EXERCISE TASK –
Locate each line of the data below that contains the word "large" and copy those lines out in full. Treat the match as case-sensitive.

Spatial questions linked to pictures:
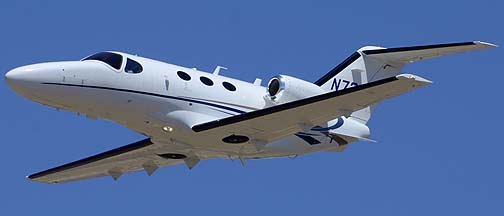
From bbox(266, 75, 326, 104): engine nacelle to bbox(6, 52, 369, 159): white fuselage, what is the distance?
36 cm

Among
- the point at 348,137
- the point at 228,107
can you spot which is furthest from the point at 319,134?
the point at 228,107

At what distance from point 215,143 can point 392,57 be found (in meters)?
4.62

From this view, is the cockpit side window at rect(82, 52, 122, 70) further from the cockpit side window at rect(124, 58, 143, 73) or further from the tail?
the tail

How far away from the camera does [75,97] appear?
2444 cm

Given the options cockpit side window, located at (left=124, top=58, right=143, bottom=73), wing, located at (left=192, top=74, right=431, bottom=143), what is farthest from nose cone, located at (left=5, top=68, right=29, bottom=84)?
wing, located at (left=192, top=74, right=431, bottom=143)

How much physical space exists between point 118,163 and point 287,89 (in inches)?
198

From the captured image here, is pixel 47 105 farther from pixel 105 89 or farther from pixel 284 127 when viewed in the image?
pixel 284 127

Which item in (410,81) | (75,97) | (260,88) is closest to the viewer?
(410,81)

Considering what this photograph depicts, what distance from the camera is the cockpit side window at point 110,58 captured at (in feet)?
81.6

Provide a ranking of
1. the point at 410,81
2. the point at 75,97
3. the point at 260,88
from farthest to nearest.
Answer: the point at 260,88, the point at 75,97, the point at 410,81

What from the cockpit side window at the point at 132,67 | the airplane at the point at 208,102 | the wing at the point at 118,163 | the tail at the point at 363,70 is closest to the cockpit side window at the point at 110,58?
the airplane at the point at 208,102

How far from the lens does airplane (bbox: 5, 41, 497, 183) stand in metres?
24.1

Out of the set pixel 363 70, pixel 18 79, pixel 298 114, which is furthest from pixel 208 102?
pixel 363 70

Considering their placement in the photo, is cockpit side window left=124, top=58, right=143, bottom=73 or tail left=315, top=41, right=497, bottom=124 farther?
tail left=315, top=41, right=497, bottom=124
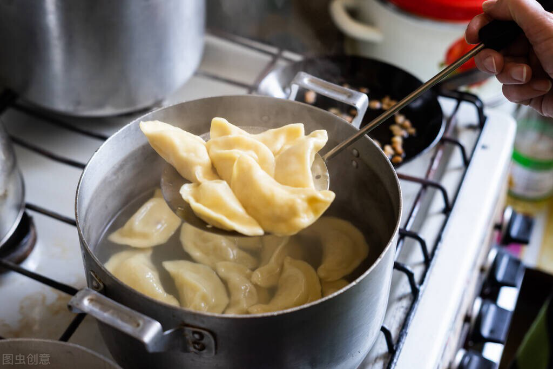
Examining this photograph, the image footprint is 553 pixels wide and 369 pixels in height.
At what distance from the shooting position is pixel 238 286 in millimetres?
792

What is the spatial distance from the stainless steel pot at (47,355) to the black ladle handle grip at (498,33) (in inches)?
23.7

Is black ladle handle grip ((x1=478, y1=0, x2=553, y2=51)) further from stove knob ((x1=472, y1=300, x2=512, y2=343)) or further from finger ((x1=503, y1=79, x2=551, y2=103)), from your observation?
stove knob ((x1=472, y1=300, x2=512, y2=343))

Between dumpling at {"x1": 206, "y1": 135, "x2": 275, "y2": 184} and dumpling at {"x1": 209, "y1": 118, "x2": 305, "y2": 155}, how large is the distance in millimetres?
12

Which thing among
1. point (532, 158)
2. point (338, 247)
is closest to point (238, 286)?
point (338, 247)

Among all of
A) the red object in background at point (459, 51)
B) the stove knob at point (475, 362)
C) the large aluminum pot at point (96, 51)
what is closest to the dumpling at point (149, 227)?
the large aluminum pot at point (96, 51)

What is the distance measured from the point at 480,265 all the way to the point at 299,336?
0.61m

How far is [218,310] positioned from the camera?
772 millimetres

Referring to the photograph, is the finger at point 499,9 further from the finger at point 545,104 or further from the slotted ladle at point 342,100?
the finger at point 545,104

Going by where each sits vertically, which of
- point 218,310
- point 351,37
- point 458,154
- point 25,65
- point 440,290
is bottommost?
point 218,310

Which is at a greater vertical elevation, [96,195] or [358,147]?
[358,147]

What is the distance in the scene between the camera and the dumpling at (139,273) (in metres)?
0.77

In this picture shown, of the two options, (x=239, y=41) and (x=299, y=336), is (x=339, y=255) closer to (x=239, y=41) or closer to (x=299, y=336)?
(x=299, y=336)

EXERCISE RESPONSE –
Between dumpling at {"x1": 206, "y1": 135, "x2": 275, "y2": 184} and dumpling at {"x1": 209, "y1": 118, "x2": 305, "y2": 155}, how large is the distance in millimetres?
C) the large aluminum pot at point (96, 51)
the large aluminum pot at point (96, 51)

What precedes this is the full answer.